The sweet aroma of freshly cooked kettle corn was thick at the Castle Air Museum on Sunday, amid dozens of military aircraft on display and the smiles of attentive youth and adults alike, as thousands of people turned out for the museum’s Open Cockpit Day.
Joe Pruzzo, CEO of Castle Air Museum, estimated about 3,000 turned out for Sunday’s event, which had about 35 of the museum’s 60 vintage aircraft open for viewing, including the museum’s crown jewel – the former Air Force One, a Douglas VC-9.
Along with the numerous aircraft on display, Sunday’s Open Cockpit Day included a flight simulator, a food court and bounce houses for kids. The event also had helicopter rides, aircraft models for children to make, law enforcement displays and radio-control aircraft exhibits. “We’re always trying to build on it and make it a really good family experience,” Pruzzo said.
Volunteers were available at various airplanes on display at the museum, giving attendees background information on each airplane. Many of those volunteers were war veterans, who were able to share important information about how the planes operated, and stories about the missions that were flown. “That’s real history, because those (veterans) were there,” Pruzzo said. “You can read about it in a book, but when you’re getting it firsthand, it’s really special.”
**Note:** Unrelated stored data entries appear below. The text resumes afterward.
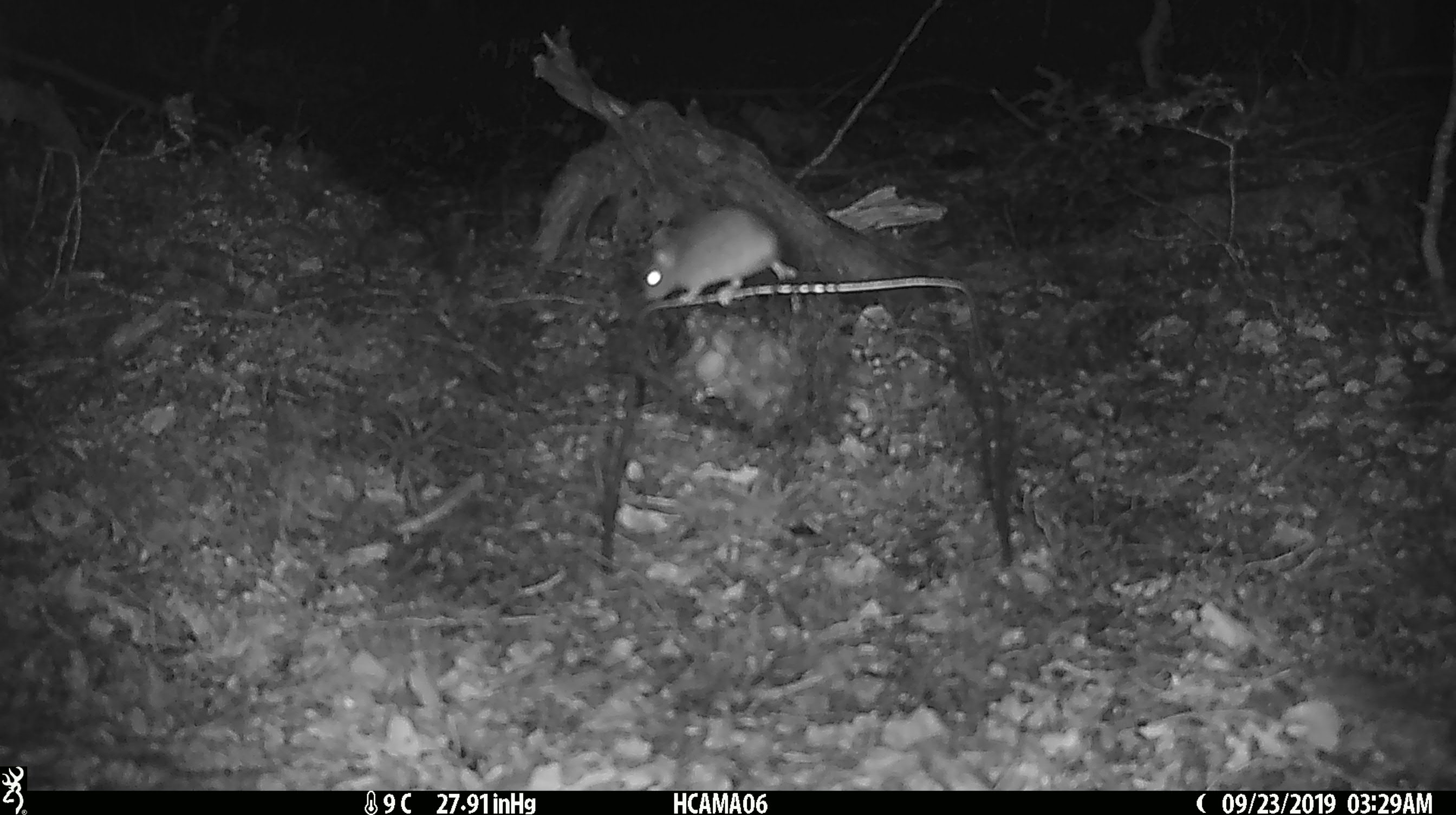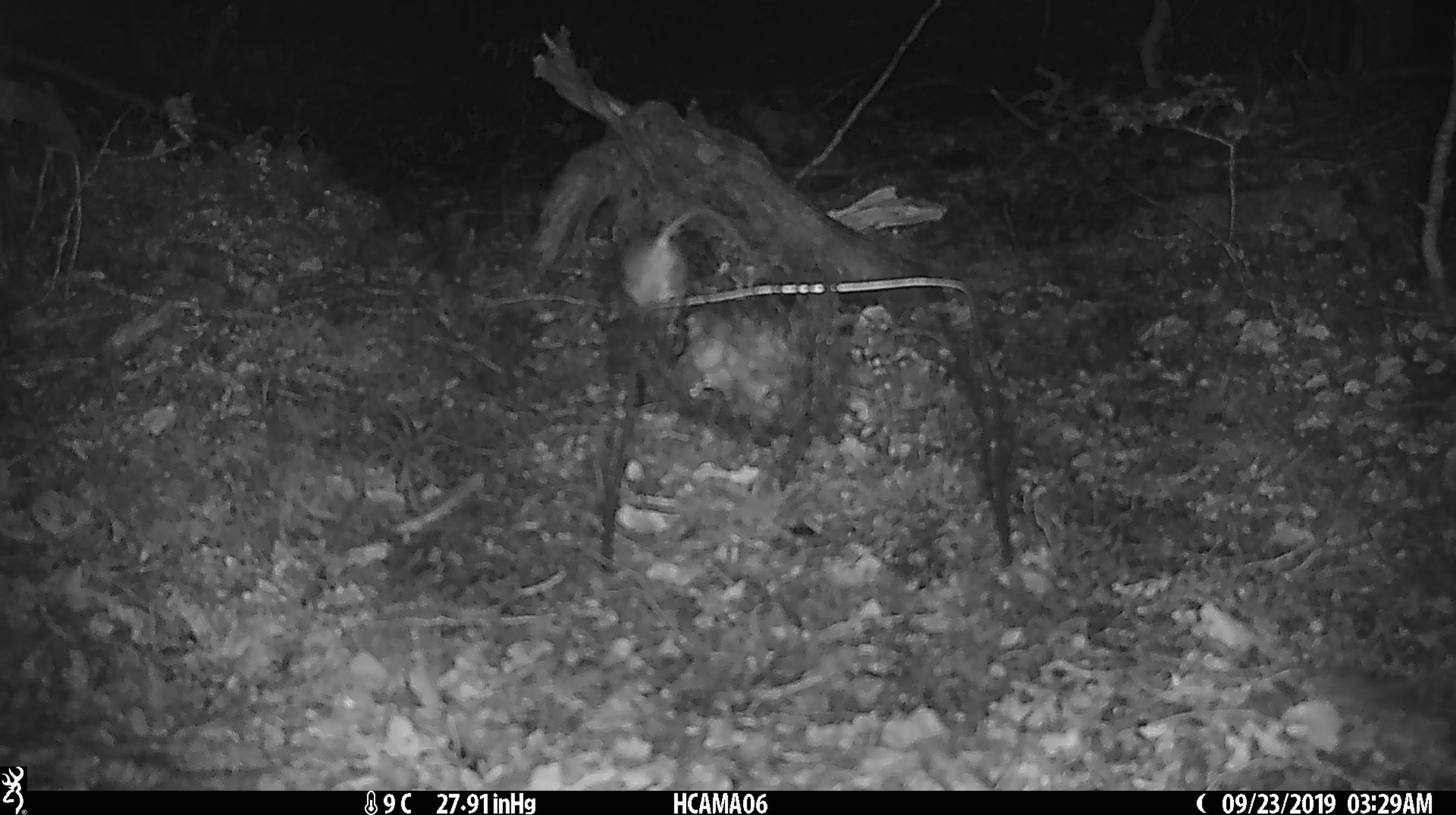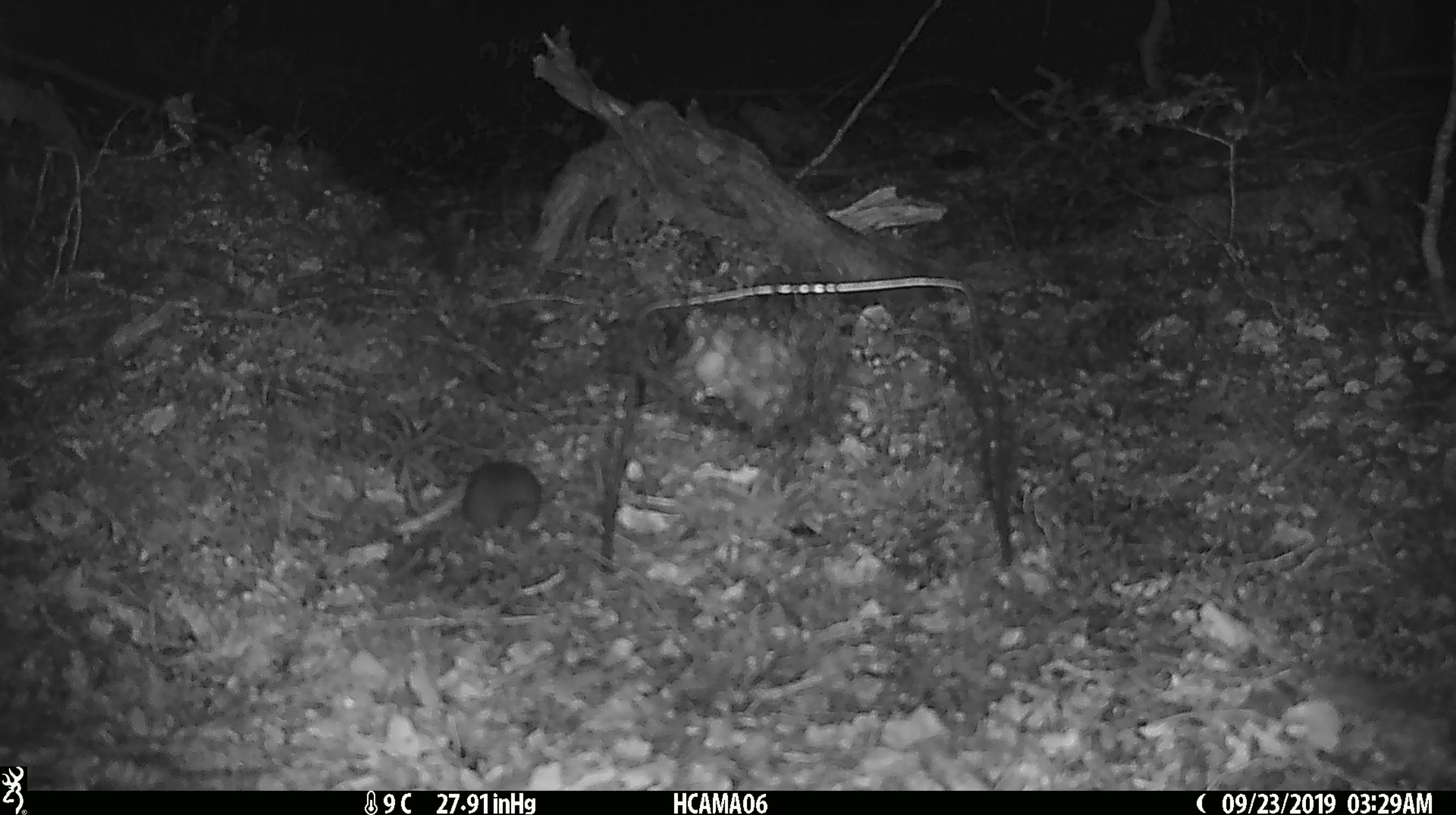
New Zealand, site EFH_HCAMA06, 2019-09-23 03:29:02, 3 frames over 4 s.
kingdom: Animalia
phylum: Chordata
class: Mammalia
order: Rodentia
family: Muridae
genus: Mus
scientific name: Mus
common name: mouse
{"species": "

There was no shortage of parents attending Sunday’s event with their children in hand. Jose Amezcua, 37, and his wife, Priscilla Amezcua, 28, brought their four small children along, hoping to provide a history lesson that was both fun and educational. Jose Amezcua said it was particularly inspiring to hear the many veterans tell their stories. “These kids won’t know about this knowledge unless we bring it to them,” he said.
“It’s pretty cool to learn about our history, and be able to get inside of the planes,” said Genesis Amezcua, the couple’s 9-year-old daughter.
Aaron Robinson, 33, said the last time he visited Castle Air Museum was during a field trip as a youth. Robinson brought his three children along Sunday. “The boys love planes,” Robinson said. “It’s good for them, because every time they see a plane in the air, it’s the biggest thing, so now they get to see them on the ground.”
Open Cockpit Day is held twice a year at Castle Air Museum – on the Sundays of Memorial Day and Labor Day weekends.